Dans les années soixante Hugues Vassal, photographe officiel d’Édith Piaf a couvert en exclusivité les grands moments de la vie de Charles Aznavour. Jusqu’à partager de vrais moments d’intimité.

Vous souvenez-vous de votre première rencontre avec Charles Aznavour ? « Oui, c’était chez Édith Piaf, au 67 bis boulevard Lannes. Il a été son secrétaire particulier, son homme à tout faire, en vérité, pendant cinq ans et c’est lors d’un de mes rendez-vous avec Édith que je l’ai rencontré. »

Les temps étaient difficiles pour lui, à ce moment-là… « Il avait faim ! Il avait un duo avec un pianiste qui s’appelait Pierre Roche et ils ne faisaient que des bides. Il était tellement fauché qu’il récupérait des vieux draps de l’armée pour se faire tailler des costumes. Édith savait repérer les gens qui avaient un potentiel, du talent, du caractère et elle les aidait. Il la suivait partout dans ses tournées, il portait ses valises et la subissait, comme tout le monde autour d’elle. Il fallait accepter ça, le comprendre, pour rester auprès d’elle. En travaillant pour Édith, on n’était pas payé très cher, mais on mangeait ! Et lui n’a jamais oublié ce qu’elle avait fait pour lui. Il était près d’elle quand elle a été malade et je me souviens de l’avoir vu effondré à la sortie de l’appartement, au moment de sa mort. C’était un enfant de la balle, Charles. Ce n’était pas le genre à abandonner les gens du métier. »

Comment est-il passé de cette bohème au succès que nous connaissons ? « Tout à changé avec Je m’voyais déjà, qui a été son premier très gros succès. Avec l’argent qu’il a gagné avec ce tube, il a décidé de louer le Canergie Hall, à New York. Et il l’a rempli. Il a fait un triomphe là-bas. Mais il n’avait pas oublié les années noires où l’Amérique, comme la France, se refusait à lui. Alors, pour fêter le succès, il nous a tous emmenés manger ce qu’il considérait comme le meilleur pastrami de la ville. En fait, il était assez quelconque, mais c’était dans ce restaurant qu’il mangeait à ses débuts et il ne l’avait pas oublié. »

########

• [CONSIGNE 1]
Extrayez des enregistrements chaque ligne qui contient le mot « image », en tenant compte de la casse.

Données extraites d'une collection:
########

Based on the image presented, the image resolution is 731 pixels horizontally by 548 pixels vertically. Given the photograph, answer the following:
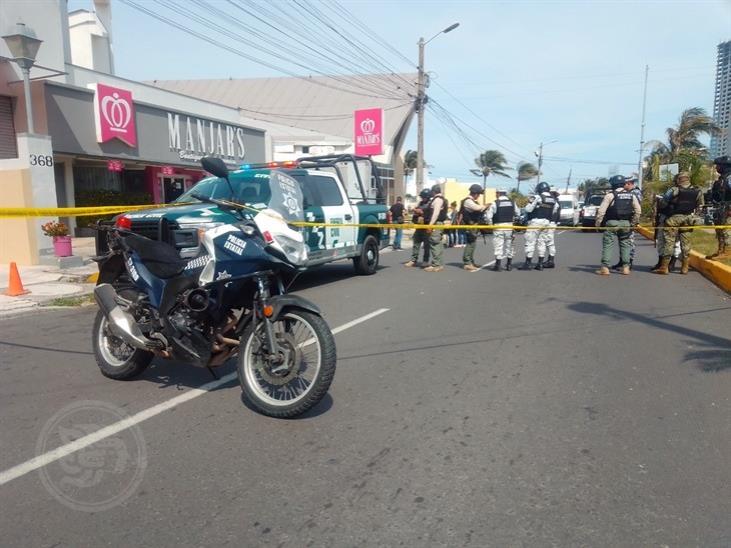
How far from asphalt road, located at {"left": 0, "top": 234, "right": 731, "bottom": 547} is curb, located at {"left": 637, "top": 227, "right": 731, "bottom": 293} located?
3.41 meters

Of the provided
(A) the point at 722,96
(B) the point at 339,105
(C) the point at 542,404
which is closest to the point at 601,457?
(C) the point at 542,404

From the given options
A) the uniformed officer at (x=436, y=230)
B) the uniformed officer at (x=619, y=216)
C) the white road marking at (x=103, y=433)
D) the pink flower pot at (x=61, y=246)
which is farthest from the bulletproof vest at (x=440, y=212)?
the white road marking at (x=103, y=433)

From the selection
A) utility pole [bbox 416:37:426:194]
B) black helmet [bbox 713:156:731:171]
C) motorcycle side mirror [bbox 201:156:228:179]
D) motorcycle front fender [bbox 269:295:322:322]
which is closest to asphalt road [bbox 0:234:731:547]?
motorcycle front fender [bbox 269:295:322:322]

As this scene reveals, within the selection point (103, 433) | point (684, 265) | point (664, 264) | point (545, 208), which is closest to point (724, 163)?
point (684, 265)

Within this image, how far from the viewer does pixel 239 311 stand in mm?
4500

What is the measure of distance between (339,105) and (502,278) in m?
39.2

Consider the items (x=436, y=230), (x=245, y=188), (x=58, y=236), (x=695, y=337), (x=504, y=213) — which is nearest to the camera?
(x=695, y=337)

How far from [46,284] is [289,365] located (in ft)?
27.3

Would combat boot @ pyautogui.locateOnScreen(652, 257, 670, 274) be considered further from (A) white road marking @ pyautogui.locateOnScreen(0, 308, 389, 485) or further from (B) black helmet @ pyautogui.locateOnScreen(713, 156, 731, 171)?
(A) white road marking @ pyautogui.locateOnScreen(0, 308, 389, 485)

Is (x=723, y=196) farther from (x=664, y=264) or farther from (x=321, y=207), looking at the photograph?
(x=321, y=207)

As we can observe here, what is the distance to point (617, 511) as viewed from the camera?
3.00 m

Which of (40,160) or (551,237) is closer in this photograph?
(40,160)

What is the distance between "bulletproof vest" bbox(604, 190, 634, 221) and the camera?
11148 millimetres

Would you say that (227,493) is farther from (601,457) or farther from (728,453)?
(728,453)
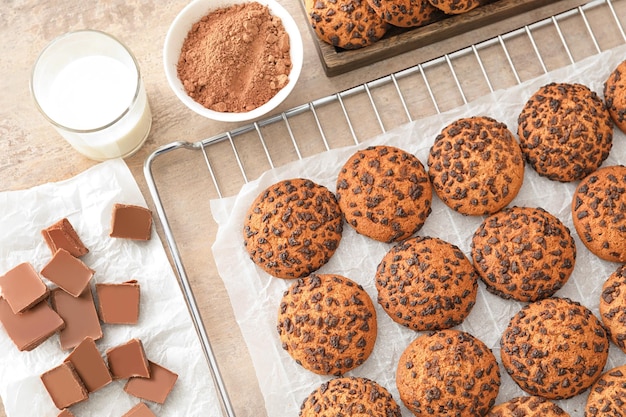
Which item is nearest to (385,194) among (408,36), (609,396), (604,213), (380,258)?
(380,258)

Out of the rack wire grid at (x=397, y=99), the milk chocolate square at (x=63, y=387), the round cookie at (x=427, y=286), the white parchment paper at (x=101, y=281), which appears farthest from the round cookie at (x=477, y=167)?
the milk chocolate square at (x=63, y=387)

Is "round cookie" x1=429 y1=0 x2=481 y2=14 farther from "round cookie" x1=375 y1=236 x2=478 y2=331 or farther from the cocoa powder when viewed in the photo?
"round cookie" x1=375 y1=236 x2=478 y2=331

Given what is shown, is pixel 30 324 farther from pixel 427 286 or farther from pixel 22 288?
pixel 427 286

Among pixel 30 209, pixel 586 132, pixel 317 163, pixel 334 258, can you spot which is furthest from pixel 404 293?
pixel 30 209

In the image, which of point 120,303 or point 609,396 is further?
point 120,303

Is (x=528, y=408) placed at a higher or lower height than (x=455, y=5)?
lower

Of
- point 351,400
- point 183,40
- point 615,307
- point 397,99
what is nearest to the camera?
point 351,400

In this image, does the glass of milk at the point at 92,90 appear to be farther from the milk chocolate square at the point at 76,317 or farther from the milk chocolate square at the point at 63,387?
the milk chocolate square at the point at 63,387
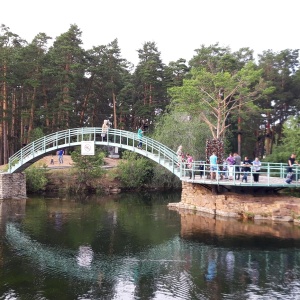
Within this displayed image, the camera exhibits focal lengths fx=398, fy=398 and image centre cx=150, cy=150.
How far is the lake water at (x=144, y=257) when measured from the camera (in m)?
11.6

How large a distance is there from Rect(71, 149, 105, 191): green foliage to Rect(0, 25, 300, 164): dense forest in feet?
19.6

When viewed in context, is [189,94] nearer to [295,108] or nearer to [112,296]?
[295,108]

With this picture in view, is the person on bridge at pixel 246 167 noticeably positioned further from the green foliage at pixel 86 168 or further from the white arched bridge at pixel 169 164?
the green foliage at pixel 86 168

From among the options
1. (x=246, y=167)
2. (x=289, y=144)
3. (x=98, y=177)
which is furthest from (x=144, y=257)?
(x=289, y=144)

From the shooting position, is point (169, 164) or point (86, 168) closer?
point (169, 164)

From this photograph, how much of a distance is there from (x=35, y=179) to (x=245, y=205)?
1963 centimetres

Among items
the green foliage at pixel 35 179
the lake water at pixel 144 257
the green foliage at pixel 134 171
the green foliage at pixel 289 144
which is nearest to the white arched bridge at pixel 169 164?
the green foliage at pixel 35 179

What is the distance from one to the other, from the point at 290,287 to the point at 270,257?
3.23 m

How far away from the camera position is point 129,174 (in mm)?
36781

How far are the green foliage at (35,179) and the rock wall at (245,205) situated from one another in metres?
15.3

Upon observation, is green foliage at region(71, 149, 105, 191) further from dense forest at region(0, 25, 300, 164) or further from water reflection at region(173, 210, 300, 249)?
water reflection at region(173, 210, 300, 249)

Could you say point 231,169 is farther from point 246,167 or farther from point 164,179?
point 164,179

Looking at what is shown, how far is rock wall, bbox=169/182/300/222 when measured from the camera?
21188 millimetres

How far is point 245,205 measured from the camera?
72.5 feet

########

• [CONSIGNE 2]
D'après le texte sur Charles Aznavour, où Hugues Vassal l'a-t-il rencontré pour la première fois ?

• [RÉPONSE COMPLÈTE 1]
Based on the image presented, the image resolution is 731 pixels horizontally by 548 pixels vertically. Given the photograph, answer the following:
Within this image, how far from the viewer does pixel 239 311 stand in mm?
In the image, which of point 120,303 or point 609,396 is further?
In this image, does the glass of milk at the point at 92,90 appear to be farther from the milk chocolate square at the point at 76,317 or farther from the milk chocolate square at the point at 63,387?
Within this displayed image, the camera exhibits focal lengths fx=398, fy=398 and image centre cx=150, cy=150.

• [RÉPONSE COMPLÈTE 2]
Chez Édith Piaf, au 67 bis boulevard Lannes.